There is a nice illustration of Leibniz’s party trick in the TV series Homeland which drives home the high stakes theoretical arguments about rationality can have. Carrie (Claire Danes), a CIA operative, has been tipped off by an Iraqi man about to be executed that an American soldier has been turned. Days later a US Marine is busted out of captivity after a tip-off. The Marine had been missing for 8 years and Carrie believes he must be the turncoat. She notices his fingers twitch at the press briefings. She is sure it is a code sent through the TV news to his handlers. Langley reports back that the twitching fingers follow no known code: sometimes twitching is just twitching. It turns out later that Carrie was right: he signals his on-going adoption of Islamism by imitating the movement of fingers across Muslim prayer beads. What seemed to be movement without rhyme or reason in fact had an algorithm, prayer. National security, life and death, depends on whether Leibniz or Justin Smith is right about reality’s ultimate intelligibility.
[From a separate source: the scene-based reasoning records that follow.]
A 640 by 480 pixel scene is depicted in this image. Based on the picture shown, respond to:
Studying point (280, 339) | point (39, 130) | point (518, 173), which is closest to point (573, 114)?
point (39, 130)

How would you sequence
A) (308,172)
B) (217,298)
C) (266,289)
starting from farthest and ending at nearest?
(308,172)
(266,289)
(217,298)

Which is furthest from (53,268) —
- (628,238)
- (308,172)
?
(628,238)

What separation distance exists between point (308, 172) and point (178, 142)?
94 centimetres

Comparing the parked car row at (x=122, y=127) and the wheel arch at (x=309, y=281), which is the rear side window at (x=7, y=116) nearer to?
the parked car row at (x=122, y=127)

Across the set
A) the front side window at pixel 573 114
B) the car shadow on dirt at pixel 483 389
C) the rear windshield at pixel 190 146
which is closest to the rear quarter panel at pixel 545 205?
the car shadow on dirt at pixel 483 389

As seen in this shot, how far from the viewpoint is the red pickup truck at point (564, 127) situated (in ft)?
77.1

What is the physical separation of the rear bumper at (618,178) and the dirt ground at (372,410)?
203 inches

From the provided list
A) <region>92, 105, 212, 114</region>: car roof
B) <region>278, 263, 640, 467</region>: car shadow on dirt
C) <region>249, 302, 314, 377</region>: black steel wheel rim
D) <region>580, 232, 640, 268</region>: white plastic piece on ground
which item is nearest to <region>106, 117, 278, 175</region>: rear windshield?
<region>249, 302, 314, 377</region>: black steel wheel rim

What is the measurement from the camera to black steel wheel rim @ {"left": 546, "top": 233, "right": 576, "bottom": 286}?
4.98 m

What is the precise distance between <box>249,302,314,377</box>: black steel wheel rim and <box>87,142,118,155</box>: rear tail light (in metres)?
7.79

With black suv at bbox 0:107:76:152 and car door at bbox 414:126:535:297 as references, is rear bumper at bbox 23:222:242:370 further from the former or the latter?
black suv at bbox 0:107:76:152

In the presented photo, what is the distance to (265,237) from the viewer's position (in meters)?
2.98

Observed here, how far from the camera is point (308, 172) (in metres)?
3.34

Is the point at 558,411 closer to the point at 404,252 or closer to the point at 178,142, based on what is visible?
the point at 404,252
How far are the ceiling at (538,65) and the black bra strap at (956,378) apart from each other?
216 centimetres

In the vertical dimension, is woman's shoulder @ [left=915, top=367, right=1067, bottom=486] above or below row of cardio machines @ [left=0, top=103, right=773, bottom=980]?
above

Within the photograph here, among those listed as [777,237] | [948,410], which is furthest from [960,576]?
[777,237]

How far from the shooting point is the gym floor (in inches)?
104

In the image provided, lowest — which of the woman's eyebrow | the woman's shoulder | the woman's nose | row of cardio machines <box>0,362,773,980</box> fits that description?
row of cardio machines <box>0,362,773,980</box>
The closing section of the book, “In Loving Repetition,” touches on something deep and illuminating. The phrase comes from a Catholic poet, Les Murray, and helps Smith make sense of something he at first found puzzling. A frequent visitor to the Balkans, Smith had found peculiar the region’s elaborate rituals of commemorating their dead. He proposes that the best humans can do in a life where reason bottoms out pretty quickly is to maintain order through the repetition of rituals. Of course, he assures us that these rituals are ultimately meaningless and there is no reason to be part of a church. The rather playful character of rituals nonetheless brings a degree of serenity to lives otherwise unhinged by irrationality. With a nod to the ancestral that would warm the heart of Burke, the book thereby ends on an oddly conservative, but bereft, note. Teaching at the University of Paris, Smith must be aware of Roger Caillois’s exploration of the logic of play. I wish, again, that Smith had addressed the challenge that all things—even games of chance—have a logic.
Irrationality is a serious subject. For this book to be compelling, it needs fewer quips about Donald Trump and a much heftier dose of metaphysics.